Coming Alive with Slides
Inflections are often considered ways to “dress up” a basic note. Slides are the first and simplest way to inflect a note on the guitar. They make basic melodies come alive.
To achieve a proper slide, begin by playing any fretted note on the guitar with your first finger. (You can use any finger to slide, but the first finger is easier to slide at first.) Let's start with the seventh fret on the G string—the note D. Strike the seventh fret and quickly slide your first finger up to the ninth fret E on the same string. That's a two-fret slide. If you keep the pressure of your finger down on the string while you slide, the note will continue to sound. However, if you let your finger release the pressure while you slide, you may lose the volume of the note. Keeping downward pressure is essential to a good slide. It's important to know that you pick only the first note, and you don't need to restrike the note at the end of the slide. It's like riding a bike—you pedal once and then coast on the energy you create. Pick once, and transfer the sound up one fret by sliding.
It's a great effect. As you practice sliding, you'll become faster and more adept at keeping the correct pressure on the string. FIGURE 4-1 shows you the slide I just described.
Slide Options
What can you do with a slide? Anything you want. You can slide from above or below any note you want. You can even slide from great distances above a note, as long as you slide on the same string! Slides are very useful for softening the attack on the second note you play. When you pick every note you play, the effect can be broken and choppy. By using a lot of slides, you pick less. Slides help achieve a smooth, polished, and professional sound.

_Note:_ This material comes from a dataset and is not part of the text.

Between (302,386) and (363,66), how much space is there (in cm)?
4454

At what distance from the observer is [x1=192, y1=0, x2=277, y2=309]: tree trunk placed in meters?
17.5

Slides also give a slippery effect from note to note, because you are sliding through chromatic notes. Chromatic notes are the notes, or semitones, between normal scale tones. By sliding, you connect the scale tones with the other, less frequently played notes.
One important aspect of sliding that you must understand is that you need to slide into the destination note; you can't just slide aimlessly. For a good example of this, look at FIGURE 4-2, “Mary Had a Little Lamb.”
The first line of music shows the bare example with no slides. The second line of music shows how you can dress up a simple melody with slides. Notice that the slides in this example all start below the melody notes. If the fifth fret is the melody note, start on a lower fret and slide into the fifth fret. This is what the term “destination” means; you have to know where you're sliding to. You can always slide from either one or two frets below any key melody note. Let your ear be the ultimate judge of when and how to slide.
Pentatonic with Slides
A great place to use the sliding technique is the pentatonic scale. FIGURE 4-3 takes the basic minor pentatonic scale and adds a few slides into some of the notes played with the first finger.
This simple inflection transforms the scale into something much more than just a scale—now it's music. FIGURE 4-4 uses slides from above notes of the major pentatonic scale. Notice how this slide gives us a “bluesy” feel. Slides are pivotal to understanding blues playing.
There is no limit to what you can slide. Use your imagination and, most important, your ears to create examples of your own. As a fan, you should study your favorite players and listen to the subtle slides that are a part of their playing.